A simple example of worsening reliability rates is shown below:
Some reliability metrics show a moving window of MTBF. Simple moving averages have a lag before the trend changes depending on the size of the window selected. The simple Cum-Sum has no ‘lag’, it shows the instantaneous changes in a trend and for earliest warning of a change this is an improvement over MTBF moving averages.
Why Weibull is the Gold standard
The reason that Weibull has become the gold-standard tool for understanding reliability is that it shows the probability of failure over a very large range of time, which is critical to determining the type of failure mode and hence the correct maintenance regime to directly address it. Without this information it is more difficult to make an accurate assessment. For this reason, other forms of reliability measures, like mean time between failure (MTBF), can be helpful for providing information at a glance but don’t provide the amount of detail that a Weibull does.

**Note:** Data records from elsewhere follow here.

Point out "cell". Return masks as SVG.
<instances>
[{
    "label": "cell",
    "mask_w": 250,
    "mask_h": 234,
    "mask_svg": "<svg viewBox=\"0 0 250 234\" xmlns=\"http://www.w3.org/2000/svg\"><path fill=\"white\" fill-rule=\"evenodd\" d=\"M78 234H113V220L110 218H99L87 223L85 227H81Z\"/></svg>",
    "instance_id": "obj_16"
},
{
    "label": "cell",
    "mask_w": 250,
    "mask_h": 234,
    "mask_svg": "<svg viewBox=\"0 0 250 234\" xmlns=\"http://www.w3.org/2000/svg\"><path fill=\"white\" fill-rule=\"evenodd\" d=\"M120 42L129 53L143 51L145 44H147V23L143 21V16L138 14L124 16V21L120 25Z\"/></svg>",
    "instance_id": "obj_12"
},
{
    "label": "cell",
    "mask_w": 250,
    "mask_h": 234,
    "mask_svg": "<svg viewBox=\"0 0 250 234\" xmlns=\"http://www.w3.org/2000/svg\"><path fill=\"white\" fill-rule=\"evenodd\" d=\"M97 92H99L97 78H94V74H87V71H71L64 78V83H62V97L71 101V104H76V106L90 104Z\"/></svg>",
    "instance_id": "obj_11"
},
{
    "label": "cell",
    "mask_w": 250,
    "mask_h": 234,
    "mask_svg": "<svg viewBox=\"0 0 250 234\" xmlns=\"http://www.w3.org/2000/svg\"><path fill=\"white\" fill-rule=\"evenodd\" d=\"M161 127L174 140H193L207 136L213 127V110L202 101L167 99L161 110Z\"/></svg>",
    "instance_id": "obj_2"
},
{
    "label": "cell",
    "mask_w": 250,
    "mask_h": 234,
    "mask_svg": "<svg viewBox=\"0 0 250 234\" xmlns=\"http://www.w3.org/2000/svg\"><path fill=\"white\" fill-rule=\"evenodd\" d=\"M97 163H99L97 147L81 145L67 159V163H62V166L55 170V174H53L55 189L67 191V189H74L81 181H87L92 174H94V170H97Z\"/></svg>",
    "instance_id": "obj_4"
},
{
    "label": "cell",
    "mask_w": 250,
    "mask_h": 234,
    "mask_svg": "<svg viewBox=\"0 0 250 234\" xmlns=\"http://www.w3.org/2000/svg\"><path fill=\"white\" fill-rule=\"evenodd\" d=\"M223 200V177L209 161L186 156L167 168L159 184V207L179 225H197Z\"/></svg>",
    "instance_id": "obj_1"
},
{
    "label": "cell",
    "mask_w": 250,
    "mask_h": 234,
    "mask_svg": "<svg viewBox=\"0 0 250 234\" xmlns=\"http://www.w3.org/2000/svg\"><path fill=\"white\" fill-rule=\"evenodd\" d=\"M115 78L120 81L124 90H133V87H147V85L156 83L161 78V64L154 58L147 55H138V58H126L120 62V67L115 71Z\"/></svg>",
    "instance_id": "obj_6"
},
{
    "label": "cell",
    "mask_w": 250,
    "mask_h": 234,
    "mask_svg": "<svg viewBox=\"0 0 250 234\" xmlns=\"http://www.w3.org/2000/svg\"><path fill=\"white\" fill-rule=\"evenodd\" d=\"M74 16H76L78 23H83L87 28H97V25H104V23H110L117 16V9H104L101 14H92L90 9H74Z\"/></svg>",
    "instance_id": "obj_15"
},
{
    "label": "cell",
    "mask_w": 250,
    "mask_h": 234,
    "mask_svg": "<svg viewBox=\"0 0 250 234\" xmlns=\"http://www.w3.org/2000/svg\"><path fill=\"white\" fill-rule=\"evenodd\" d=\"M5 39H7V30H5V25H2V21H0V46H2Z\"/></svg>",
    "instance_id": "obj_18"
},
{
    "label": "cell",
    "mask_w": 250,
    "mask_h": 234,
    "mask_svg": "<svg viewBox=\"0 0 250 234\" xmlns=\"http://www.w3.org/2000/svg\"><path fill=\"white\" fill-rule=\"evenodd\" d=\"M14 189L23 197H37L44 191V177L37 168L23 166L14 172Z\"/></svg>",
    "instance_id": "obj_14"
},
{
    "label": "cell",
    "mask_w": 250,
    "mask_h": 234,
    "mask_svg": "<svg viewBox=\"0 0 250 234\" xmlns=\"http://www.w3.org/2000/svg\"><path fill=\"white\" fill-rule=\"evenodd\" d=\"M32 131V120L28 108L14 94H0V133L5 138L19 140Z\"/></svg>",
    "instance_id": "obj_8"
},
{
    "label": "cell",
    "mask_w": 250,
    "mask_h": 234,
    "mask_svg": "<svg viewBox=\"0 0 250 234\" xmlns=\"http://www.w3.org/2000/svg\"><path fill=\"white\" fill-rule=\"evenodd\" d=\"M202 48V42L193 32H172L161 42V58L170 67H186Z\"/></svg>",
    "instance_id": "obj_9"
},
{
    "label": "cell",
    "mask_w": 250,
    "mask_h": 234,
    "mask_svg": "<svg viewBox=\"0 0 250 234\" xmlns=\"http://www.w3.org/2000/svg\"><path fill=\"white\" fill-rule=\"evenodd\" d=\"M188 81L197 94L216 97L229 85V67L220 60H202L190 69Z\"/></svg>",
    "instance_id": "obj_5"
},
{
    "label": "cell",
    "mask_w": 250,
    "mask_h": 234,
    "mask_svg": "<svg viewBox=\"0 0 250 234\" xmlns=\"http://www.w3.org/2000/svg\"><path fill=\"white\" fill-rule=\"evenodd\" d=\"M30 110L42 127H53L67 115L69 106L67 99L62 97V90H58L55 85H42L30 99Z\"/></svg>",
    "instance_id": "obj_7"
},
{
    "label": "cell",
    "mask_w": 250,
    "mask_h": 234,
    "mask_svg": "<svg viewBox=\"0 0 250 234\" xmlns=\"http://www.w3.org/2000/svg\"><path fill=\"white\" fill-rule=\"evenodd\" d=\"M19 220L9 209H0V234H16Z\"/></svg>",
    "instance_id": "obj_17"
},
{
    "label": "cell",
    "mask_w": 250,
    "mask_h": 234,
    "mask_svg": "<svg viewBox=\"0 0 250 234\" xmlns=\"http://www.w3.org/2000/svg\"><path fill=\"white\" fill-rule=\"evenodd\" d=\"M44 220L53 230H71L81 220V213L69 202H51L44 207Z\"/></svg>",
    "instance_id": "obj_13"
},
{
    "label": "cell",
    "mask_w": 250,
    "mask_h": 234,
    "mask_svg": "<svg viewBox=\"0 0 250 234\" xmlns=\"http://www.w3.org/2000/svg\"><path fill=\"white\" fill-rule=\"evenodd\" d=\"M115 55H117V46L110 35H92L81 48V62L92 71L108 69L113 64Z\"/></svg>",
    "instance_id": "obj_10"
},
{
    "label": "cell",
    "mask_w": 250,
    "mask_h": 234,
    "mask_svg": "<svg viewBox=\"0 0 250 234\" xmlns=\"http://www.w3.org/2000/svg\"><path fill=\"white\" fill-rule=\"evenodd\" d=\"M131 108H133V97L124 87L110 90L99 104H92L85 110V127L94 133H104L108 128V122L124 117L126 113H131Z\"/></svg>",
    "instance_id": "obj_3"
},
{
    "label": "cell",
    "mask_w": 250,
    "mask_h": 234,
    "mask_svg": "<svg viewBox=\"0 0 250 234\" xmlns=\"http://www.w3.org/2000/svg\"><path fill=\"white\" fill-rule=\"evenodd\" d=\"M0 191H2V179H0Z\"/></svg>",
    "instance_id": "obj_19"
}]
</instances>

Some people argue that MTBF only has one parameter, and is easier and more convenient to remember. Weibull has two parameters scale (which broadly equates to ‘mean’ – being a measure of the middle tendency of a distribution) and shape. It is not hard to remember two parameters and as this blog has explained so much more meaningful information can be gleaned from the two Weibull parameters compared with single parameter MTBF.
This blog has shown that an experienced reliability engineer can glean a lot of latent information from visually inspecting the various forms of chart that can be plotted using the Weibull distribution. Goodness of fit and mixed competing failure modes can be observed visually using probability charts. The quality of data may be questioned and the shape parameter is a determinant of what types of maintenance task are applicable. The insights the reliability engineer brings to verifying the maintenance regime and taking an active part in Defect Elimination adds considerable value to their organisations.